• [Prompt] Rewrite the material below as a numbered list, one entry per line, and leave out the blank lines.

• [Dataset content]
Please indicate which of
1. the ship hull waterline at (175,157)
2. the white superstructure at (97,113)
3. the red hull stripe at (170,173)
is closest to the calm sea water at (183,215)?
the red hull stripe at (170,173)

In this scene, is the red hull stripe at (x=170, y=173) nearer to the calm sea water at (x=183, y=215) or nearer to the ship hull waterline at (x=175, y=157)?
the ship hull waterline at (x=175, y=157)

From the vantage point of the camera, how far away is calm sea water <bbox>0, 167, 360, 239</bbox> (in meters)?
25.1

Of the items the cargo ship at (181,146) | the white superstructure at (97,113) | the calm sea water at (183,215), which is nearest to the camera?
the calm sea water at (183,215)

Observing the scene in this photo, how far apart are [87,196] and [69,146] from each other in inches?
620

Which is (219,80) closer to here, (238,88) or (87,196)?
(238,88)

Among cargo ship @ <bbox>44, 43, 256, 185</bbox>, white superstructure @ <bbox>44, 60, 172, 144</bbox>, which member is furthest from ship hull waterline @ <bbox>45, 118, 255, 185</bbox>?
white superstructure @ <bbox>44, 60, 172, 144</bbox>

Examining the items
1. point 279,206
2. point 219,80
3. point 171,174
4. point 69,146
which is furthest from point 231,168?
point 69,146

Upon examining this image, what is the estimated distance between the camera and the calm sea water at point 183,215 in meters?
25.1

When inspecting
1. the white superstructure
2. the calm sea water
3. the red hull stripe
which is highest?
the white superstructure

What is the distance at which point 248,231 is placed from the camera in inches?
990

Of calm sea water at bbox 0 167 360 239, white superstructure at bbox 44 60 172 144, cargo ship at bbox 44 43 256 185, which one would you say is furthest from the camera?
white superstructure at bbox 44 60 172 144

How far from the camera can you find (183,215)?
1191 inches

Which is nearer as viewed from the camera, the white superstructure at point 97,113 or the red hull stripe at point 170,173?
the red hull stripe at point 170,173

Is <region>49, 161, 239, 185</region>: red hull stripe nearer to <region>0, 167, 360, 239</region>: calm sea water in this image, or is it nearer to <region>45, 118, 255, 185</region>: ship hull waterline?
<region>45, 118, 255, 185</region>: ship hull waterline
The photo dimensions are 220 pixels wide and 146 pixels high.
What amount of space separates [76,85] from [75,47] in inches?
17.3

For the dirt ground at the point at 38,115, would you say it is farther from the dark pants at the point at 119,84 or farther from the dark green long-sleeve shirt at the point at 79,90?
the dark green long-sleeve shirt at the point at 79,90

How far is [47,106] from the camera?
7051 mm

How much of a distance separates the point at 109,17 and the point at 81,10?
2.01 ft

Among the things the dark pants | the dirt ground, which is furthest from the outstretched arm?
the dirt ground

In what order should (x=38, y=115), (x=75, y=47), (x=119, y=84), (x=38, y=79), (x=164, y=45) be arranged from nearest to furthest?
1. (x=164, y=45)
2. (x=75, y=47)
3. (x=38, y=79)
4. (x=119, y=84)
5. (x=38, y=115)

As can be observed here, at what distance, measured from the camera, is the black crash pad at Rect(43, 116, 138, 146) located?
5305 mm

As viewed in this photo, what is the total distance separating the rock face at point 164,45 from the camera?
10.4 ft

• [Correct response]
1. Please indicate which of
2. 1. the ship hull waterline at (175,157)
3. 2. the white superstructure at (97,113)
4. 3. the red hull stripe at (170,173)
5. is closest to the calm sea water at (183,215)?
6. the red hull stripe at (170,173)
7. In this scene, is the red hull stripe at (x=170, y=173) nearer to the calm sea water at (x=183, y=215) or nearer to the ship hull waterline at (x=175, y=157)?
8. the ship hull waterline at (x=175, y=157)
9. From the vantage point of the camera, how far away is calm sea water <bbox>0, 167, 360, 239</bbox> (in meters)?
10. 25.1
11. Of the items the cargo ship at (181,146) | the white superstructure at (97,113) | the calm sea water at (183,215), which is nearest to the camera?
12. the calm sea water at (183,215)
13. Observing the scene in this photo, how far apart are [87,196] and [69,146] from each other in inches?
14. 620
15. Which is (219,80) closer to here, (238,88) or (87,196)?
16. (238,88)
17. Among cargo ship @ <bbox>44, 43, 256, 185</bbox>, white superstructure @ <bbox>44, 60, 172, 144</bbox>, which member is furthest from ship hull waterline @ <bbox>45, 118, 255, 185</bbox>?
18. white superstructure @ <bbox>44, 60, 172, 144</bbox>
19. Examining the items
20. 1. point 279,206
21. 2. point 219,80
22. 3. point 171,174
23. 4. point 69,146
24. which is furthest from point 231,168?
25. point 69,146
26. Upon examining this image, what is the estimated distance between the camera and the calm sea water at point 183,215 in meters?
27. 25.1
28. When inspecting
29. 1. the white superstructure
30. 2. the calm sea water
31. 3. the red hull stripe
32. which is highest?
33. the white superstructure
34. What is the distance at which point 248,231 is placed from the camera in inches?
35. 990
36. Of calm sea water at bbox 0 167 360 239, white superstructure at bbox 44 60 172 144, cargo ship at bbox 44 43 256 185, which one would you say is furthest from the camera?
37. white superstructure at bbox 44 60 172 144
38. How far from the camera can you find (183,215)?
39. 1191 inches
40. Which is nearer as viewed from the camera, the white superstructure at point 97,113 or the red hull stripe at point 170,173?
41. the red hull stripe at point 170,173
42. Is <region>49, 161, 239, 185</region>: red hull stripe nearer to <region>0, 167, 360, 239</region>: calm sea water in this image, or is it nearer to <region>45, 118, 255, 185</region>: ship hull waterline?
43. <region>45, 118, 255, 185</region>: ship hull waterline
44. The photo dimensions are 220 pixels wide and 146 pixels high.
45. What amount of space separates [76,85] from [75,47] in inches?
46. 17.3
47. For the dirt ground at the point at 38,115, would you say it is farther from the dark pants at the point at 119,84 or farther from the dark green long-sleeve shirt at the point at 79,90?
48. the dark green long-sleeve shirt at the point at 79,90
49. How far is [47,106] from the camera?
50. 7051 mm
51. How much of a distance separates the point at 109,17 and the point at 81,10?
52. 2.01 ft
53. Among the things the dark pants | the dirt ground, which is furthest from the outstretched arm?
54. the dirt ground
55. In what order should (x=38, y=115), (x=75, y=47), (x=119, y=84), (x=38, y=79), (x=164, y=45) be arranged from nearest to furthest?
56. 1. (x=164, y=45)
57. 2. (x=75, y=47)
58. 3. (x=38, y=79)
59. 4. (x=119, y=84)
60. 5. (x=38, y=115)
61. As can be observed here, at what distance, measured from the camera, is the black crash pad at Rect(43, 116, 138, 146) located?
62. 5305 mm
63. As viewed in this photo, what is the total distance separating the rock face at point 164,45 from the camera?
64. 10.4 ft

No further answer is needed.